Не зная точно, где создавались эти памятники древнеяванской религиозной литературы, мы можем только предполагать, что они были написаны там же, где были возведены грандиозные архитектурные памятники яванского буддизма и шиваизма, а именно на Центральной Яве. Однако в первой половине X в. невыясненные и, вероятно, драматические обстоятельства приводят к неожиданному запустению Центральной Явы, и столица древнеяванского государства переносится в восточную часть острова. Здесь, в государстве Матарам, в годы правления царя Дхармавангсы Тегуха (990—1007) яванские книжники продолжают осваивать санскритское литературное наследие. В царствование Дхармавангсы составляется свод законов, он же приказывает перевести на родной язык прозой «Махабхарату». Неизвестно, было ли осуществлено это целиком, так как до нас дошли переводы лишь девяти из восемнадцати книг. До сих пор не удалось выяснить, какие интерпретации «Махабхараты» легли в основу ее древнеяванских переводов, но очевидно, что переводчики довольно свободно обращались с оригиналом, опуская или давая в сокращении многие эпизоды, изменяя – порой из-за непонимания – санскритский текст, кое-что вставляя от себя (например, упоминается известная яванская легенда о лодке, ставшей островом).
Гораздо существеннее, однако, иной подход к памятнику: древний героический эпос был снят с собственно мифологического постамента, на который возвели его индийские брахманы, и истолкован, по-видимому, как повествование о предках индуизированной яванской знати. Доктрина переселения душ на почве культа предков порождала представление о беспрерывном возрождении духа первопредка в пределах данного рода, и можно думать, что, читая или слушая «Махабхарату», многие яванские аристократы не только вновь переживали как бы свои собственные подвиги, но и заручались магической гарантией успеха в совершении подобных же деяний. Перевод «Махабхараты» предшествует затяжной кампании против Шривиджайи, которая привела государство Дхармавангсы к краху, а самому ему стоила жизни.
Текстологический анализ позволяет утверждать, что примерно в то же время был сделан прозаический перевод седьмой книги «Рамаяны» (если не всей поэмы), а также махаянистской «Кунджаракарны», прозаической повести о благочестивом ракшасе Кунджаракарне, наставленном на путь истины самим Вайрочаной – бывшим, как полагают, главой буддийского пантеона на древней Яве.

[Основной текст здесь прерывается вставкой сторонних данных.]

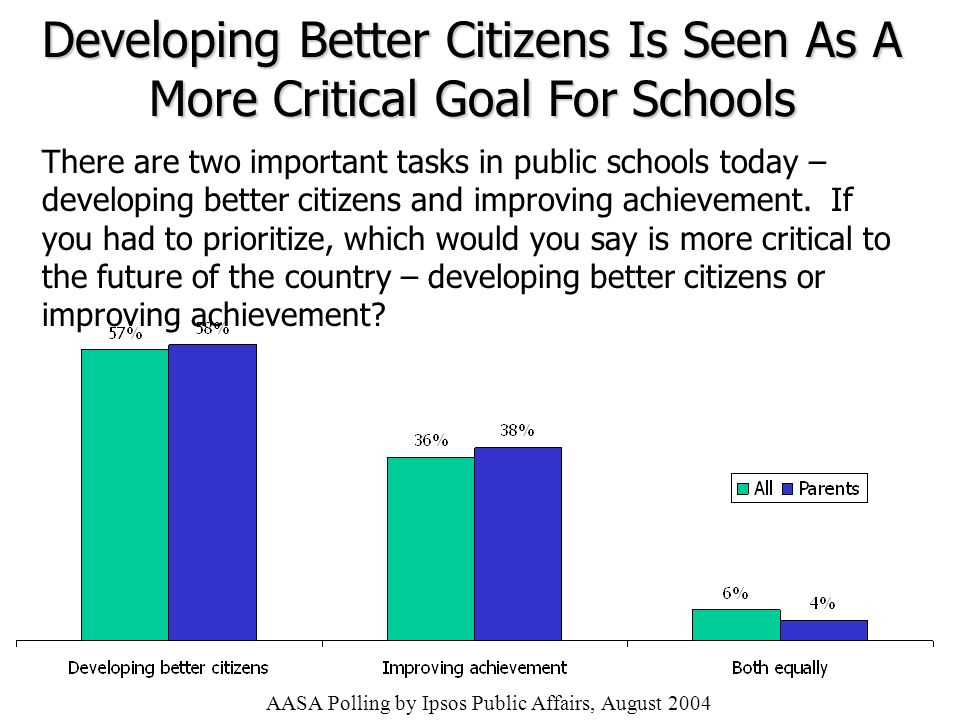 Developing Better Citizens Is Seen As A More Critical Goal For Schools There are two important tasks in public schools today – developing better citizens and improving achievement.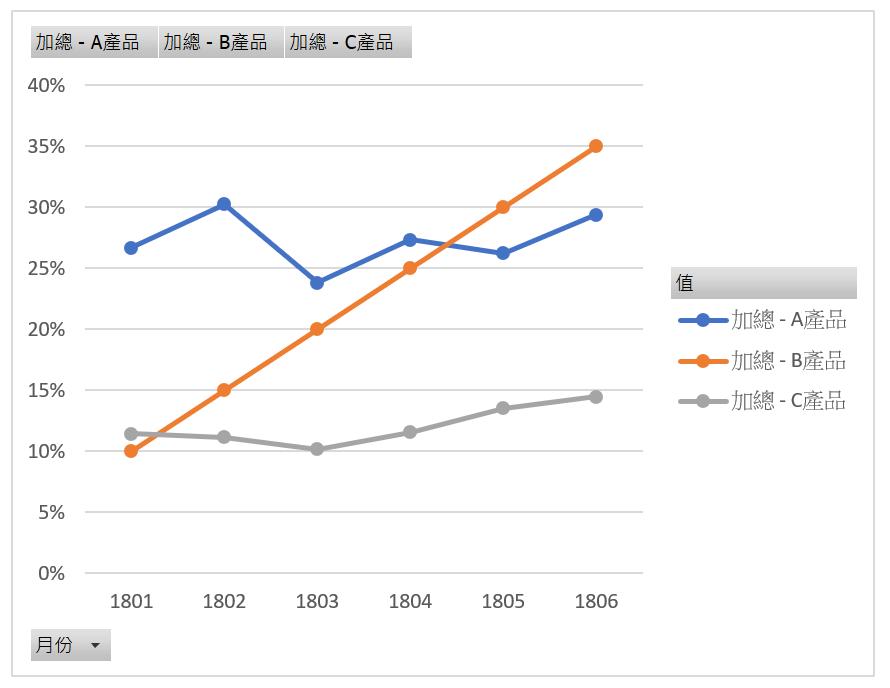 Excel樞紐分析圖設定圖例標題,折線圖分析毛利率 圖表設計 第3張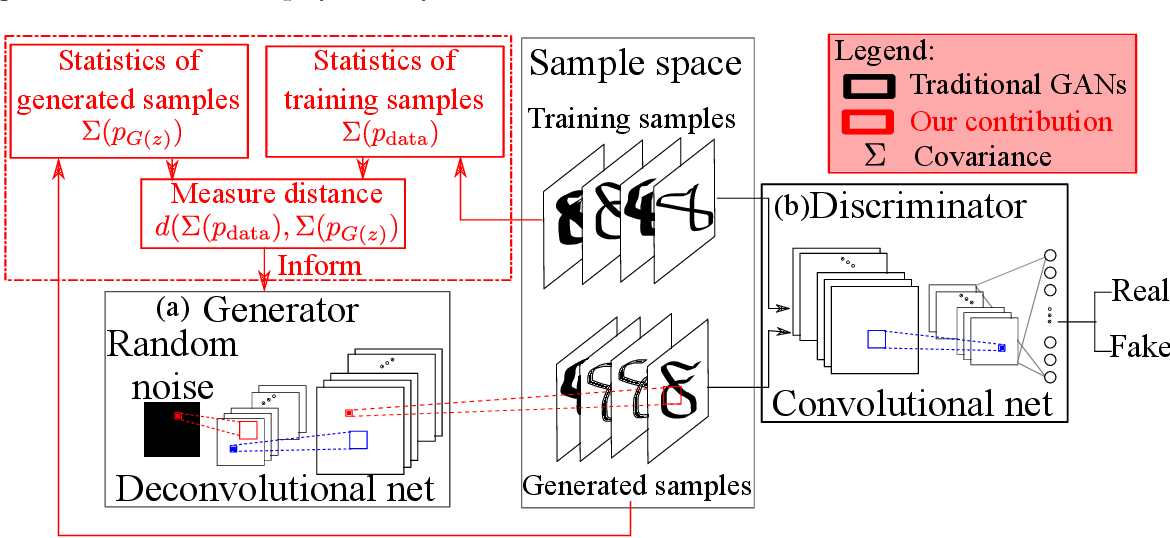 Figure 1 for Enforcing Statistical Constraints in Generative Adversarial Networks for Modeling Chaotic Dynamical Systems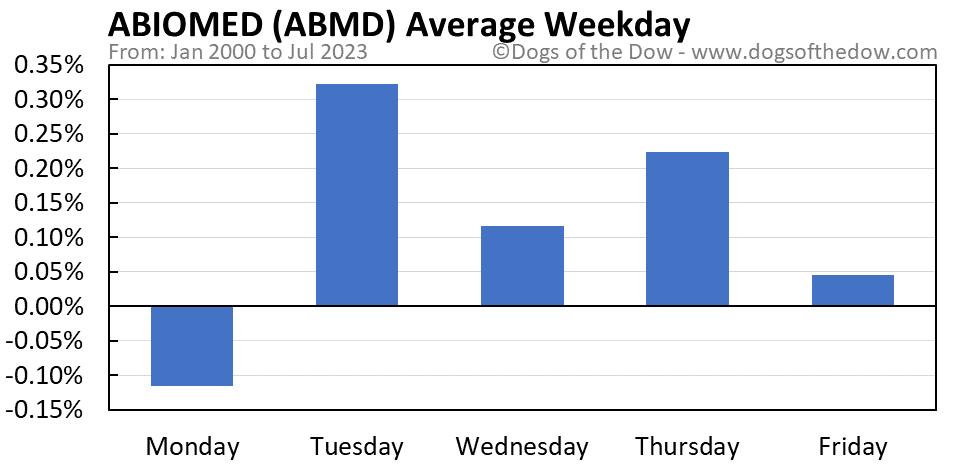 ABMD average weekday chart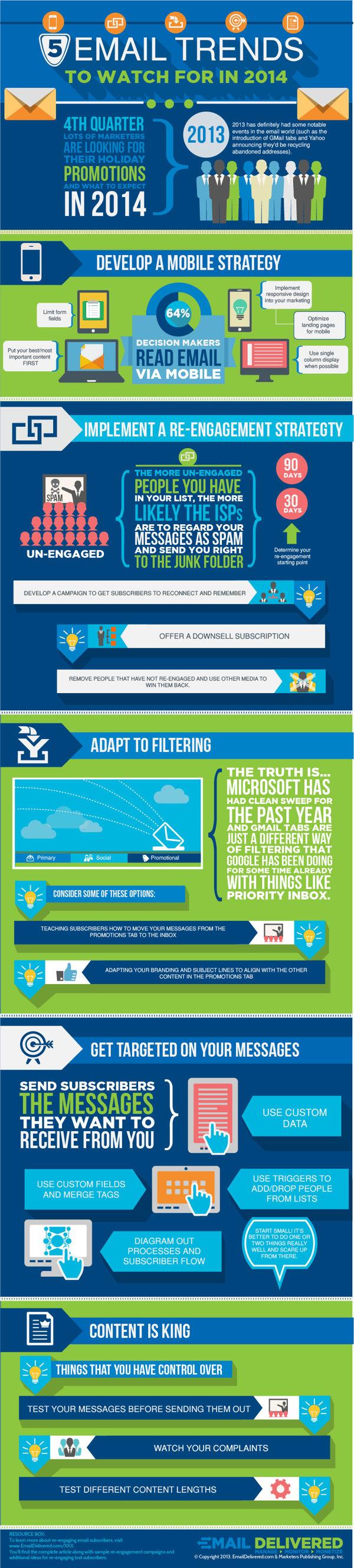 Tendencias sobre correo electrónico para 2014 #infografia #infographic #internet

Однако древнеяванская литература развивалась отнюдь не только как переводная литература, постепенно терявшая верность букве оригинала. Речь шла пока лишь о прозе на языке кави. Слово «кави» означает «поэт», «поэтический», отсюда – понятие «какавин» (поэма, песня). Поэзия, видимо, предшествовала у яванцев прозе: в самой ранней из известных нам книг на древнеяванском языке, в «Чандакаране», датируемой приблизительно 768 г. н. э., идет речь о санскритской метрике, которой многим обязано древнеяванское стихосложение. Исполнявшиеся, по всей вероятности, нараспев древнеяванские стихи состоят главным образом из четырех нерифмующихся строк одного и того же размера и отличаются количеством слогов в строках строфы, а также определенным чередованием долгих и кратких слогов в каждой строке (гуру лагу). Так как в австронезийских языках отсутствуют фонологические квантитативные различия гласных и для соблюдения гуру лагу необходимо было слагать стихи, изобилующие санскритской лексикой, тембанг геде был понятен лишь высокообразованным людям. И не случайно одновременно с ним существовал и процветал стих кидунг, исполнявшийся речитативом нередко под аккомпанемент флейты и в сопровождении танца. Мы не знаем содержания древнеяванских кидунгов, поскольку это была «подлая» поэзия (связанная с местными религиозными верованиями), которая не допускалась на страницы древнеяванских рукописей. Однако она оказала, по-видимому, влияние на придворных поэтов если не содержанием, то формой.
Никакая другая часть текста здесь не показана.